Disclosure: I work on Google Cloud.

If you run a multitenant workload on a linux system (say you're a PaaS or even just hosting a bunch of WordPress side by side) you should update your kernel as soon as is reasonable. While VM to VM attacks are patched, I'm sure lots of folks are running untrusted code side by side and need to self patch. This is why our docs point this out for say GKE: we can't be sure you're running single tenant, so we're not promising you there's no work to do. Update your OSes people!

No offence intended as I'm sure it's a bit of a madhouse there right now, but is your statement really correct? I read the Spectre paper quite carefully and it appears to be unpatchable. Although the Meltdown paper is the one that conclusively demonstrated user->kernel and vm->vm reads with a PoC, and Spectre "only" demonstrated user->user reads, the Spectre paper clearly shows that any read type should be possible as long as the right sort of gadgets can be found. There seems no particular reason why cross-VM reads shouldn't be possible using the Spectre techniques and the paper says as much here:

For example, if a processor prevents speculative execution of instructions in user processes from accessing kernel memory, the attack will still work.
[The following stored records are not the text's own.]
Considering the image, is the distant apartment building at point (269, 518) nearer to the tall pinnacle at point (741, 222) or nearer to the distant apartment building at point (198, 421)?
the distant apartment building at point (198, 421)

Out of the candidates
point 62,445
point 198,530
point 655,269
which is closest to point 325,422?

Kernel mode testing has not been performed, but the combination of address truncation/hashing in the history matching and trainability via jumps to illegal destinations suggest that attacks against kernel mode may be possible. The effect on other kinds of jumps, such as interrupts and interrupt returns, is also unknown

There doesn't seem to be any reason to believe VM to VM attacks are either patched nor patchable.

My question to you, which I realise you may be unable to answer - how much does truly dedicated hardware on GCE cost? No co-tenants at all except maybe Google controlled code. Do you even offer it at all? I wasn't able to find much discussion based on a 10 second search.

Sorry for the confusion.

I have been most focused on people being concerned that a neighboring VM could suddenly be an attacker. You're right that the same kind of thing that affects your JavaScript engine as a user affects say Apache or anything that allows requests from external sources. However, that situation already has a much larger attack surface and people in that space should be updating themselves whenever there's any CVE like this.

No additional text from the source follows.